- [TASK STATEMENT]:
In the records below, find the line containing "family: Suidae"; restate it and every later line word for word, through the last.

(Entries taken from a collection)
# # #
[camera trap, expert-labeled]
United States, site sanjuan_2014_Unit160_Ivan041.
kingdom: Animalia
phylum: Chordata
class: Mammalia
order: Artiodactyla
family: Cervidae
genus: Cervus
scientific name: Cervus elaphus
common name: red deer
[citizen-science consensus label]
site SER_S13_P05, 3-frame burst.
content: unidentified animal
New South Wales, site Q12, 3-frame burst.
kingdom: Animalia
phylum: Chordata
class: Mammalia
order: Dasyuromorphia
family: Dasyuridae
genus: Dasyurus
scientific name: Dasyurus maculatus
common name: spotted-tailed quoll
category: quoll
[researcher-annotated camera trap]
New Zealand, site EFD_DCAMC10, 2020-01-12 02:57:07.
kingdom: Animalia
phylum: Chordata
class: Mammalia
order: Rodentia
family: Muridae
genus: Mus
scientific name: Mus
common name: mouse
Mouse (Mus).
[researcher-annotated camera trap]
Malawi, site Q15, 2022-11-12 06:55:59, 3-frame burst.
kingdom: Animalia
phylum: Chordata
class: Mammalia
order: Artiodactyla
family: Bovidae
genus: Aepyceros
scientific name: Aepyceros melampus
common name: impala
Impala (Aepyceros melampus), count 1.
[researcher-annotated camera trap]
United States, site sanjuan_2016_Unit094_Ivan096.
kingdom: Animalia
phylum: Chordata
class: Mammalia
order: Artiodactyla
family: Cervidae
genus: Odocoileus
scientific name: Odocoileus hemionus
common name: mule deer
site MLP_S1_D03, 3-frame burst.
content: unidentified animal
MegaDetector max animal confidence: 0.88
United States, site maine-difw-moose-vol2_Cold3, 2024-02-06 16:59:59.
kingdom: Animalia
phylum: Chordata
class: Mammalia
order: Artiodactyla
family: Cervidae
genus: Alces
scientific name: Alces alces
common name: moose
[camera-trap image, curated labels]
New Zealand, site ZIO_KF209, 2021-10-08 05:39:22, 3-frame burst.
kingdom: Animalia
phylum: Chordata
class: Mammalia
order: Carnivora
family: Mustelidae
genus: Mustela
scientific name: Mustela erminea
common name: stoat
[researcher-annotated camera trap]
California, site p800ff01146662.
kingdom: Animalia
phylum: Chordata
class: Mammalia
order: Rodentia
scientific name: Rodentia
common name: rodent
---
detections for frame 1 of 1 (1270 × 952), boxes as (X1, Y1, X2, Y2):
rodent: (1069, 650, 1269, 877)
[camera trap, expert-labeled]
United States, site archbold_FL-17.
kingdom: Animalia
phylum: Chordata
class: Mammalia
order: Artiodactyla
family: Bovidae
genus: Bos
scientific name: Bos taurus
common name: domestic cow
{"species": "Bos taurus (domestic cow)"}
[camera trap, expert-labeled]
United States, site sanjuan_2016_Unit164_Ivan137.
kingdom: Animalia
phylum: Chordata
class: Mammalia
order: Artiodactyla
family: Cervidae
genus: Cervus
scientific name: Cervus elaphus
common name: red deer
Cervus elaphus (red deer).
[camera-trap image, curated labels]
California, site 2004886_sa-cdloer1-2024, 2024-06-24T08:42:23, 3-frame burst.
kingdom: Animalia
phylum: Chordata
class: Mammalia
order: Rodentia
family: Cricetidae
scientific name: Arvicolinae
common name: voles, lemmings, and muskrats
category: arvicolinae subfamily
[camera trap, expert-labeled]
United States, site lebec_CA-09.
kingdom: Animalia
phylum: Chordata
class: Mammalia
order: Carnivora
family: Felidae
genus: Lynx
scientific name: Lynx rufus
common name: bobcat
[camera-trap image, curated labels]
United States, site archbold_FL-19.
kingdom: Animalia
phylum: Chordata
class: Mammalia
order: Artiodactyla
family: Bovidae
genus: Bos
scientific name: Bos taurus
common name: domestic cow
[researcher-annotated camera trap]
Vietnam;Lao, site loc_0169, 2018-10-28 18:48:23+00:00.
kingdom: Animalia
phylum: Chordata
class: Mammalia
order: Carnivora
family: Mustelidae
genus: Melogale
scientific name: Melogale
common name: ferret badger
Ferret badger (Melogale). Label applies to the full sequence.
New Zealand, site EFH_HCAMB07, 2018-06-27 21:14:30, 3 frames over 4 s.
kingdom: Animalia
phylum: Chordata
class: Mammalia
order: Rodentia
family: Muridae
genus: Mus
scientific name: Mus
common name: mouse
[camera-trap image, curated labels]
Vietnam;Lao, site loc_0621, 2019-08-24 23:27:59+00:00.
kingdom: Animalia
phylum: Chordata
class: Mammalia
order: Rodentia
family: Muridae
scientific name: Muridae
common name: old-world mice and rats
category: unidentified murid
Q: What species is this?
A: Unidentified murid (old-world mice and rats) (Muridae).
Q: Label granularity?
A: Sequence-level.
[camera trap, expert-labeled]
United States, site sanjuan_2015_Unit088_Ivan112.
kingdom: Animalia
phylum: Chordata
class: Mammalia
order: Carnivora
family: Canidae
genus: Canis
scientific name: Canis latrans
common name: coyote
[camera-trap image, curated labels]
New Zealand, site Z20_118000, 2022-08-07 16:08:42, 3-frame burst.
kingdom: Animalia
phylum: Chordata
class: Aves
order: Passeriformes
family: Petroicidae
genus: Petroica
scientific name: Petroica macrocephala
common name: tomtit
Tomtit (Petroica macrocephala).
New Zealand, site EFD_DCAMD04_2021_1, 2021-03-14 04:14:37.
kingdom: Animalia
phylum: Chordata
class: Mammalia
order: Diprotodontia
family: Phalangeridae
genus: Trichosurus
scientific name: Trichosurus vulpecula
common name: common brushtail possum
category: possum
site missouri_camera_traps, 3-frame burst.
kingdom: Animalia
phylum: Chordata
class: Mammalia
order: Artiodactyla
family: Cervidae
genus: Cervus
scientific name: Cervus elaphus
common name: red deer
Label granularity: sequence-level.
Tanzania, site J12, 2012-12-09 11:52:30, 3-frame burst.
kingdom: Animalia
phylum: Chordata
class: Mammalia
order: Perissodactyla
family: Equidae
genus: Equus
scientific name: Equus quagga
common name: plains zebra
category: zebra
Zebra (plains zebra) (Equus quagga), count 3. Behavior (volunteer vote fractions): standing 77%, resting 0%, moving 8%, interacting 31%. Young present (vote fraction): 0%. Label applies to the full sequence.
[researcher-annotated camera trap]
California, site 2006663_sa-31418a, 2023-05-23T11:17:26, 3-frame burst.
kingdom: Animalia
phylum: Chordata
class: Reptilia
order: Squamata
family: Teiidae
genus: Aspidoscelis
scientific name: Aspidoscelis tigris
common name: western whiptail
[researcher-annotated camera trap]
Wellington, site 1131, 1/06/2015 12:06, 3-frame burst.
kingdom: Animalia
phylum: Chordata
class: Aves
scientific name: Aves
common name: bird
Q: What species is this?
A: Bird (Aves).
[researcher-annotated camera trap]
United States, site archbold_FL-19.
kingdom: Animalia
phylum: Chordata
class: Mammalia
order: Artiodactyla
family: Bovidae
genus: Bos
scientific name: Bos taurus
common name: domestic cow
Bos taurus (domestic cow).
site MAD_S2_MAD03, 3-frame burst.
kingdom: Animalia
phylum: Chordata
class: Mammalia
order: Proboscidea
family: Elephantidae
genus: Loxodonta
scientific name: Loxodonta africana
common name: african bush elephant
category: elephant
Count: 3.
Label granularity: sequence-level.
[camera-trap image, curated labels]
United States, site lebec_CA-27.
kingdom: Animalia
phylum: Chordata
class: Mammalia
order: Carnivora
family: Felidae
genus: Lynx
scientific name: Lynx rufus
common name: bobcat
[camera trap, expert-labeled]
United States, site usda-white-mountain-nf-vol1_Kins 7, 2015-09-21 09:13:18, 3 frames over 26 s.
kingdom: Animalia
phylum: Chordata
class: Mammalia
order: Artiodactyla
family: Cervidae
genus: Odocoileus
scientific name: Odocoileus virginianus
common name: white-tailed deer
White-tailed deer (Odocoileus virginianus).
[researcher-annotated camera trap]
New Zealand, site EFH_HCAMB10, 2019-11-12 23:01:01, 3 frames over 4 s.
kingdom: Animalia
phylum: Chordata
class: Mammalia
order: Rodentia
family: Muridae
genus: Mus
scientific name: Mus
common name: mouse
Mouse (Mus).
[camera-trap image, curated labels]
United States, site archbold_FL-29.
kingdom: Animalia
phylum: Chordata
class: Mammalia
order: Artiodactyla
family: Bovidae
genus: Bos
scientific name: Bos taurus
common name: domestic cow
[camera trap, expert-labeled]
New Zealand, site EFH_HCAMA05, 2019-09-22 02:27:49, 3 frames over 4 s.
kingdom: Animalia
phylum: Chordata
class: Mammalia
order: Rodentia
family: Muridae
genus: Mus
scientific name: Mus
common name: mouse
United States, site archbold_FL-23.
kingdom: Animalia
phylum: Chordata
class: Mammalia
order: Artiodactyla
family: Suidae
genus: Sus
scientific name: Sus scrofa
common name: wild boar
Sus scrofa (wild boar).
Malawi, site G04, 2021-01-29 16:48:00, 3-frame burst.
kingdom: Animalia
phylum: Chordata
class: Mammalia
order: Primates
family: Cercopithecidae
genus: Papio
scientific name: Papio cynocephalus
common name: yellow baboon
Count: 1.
# # #
- [TASK RESPONSE]:
family: Suidae
genus: Sus
scientific name: Sus scrofa
common name: wild boar
Sus scrofa (wild boar).
Malawi, site G04, 2021-01-29 16:48:00, 3-frame burst.
kingdom: Animalia
phylum: Chordata
class: Mammalia
order: Primates
family: Cercopithecidae
genus: Papio
scientific name: Papio cynocephalus
common name: yellow baboon
Count: 1.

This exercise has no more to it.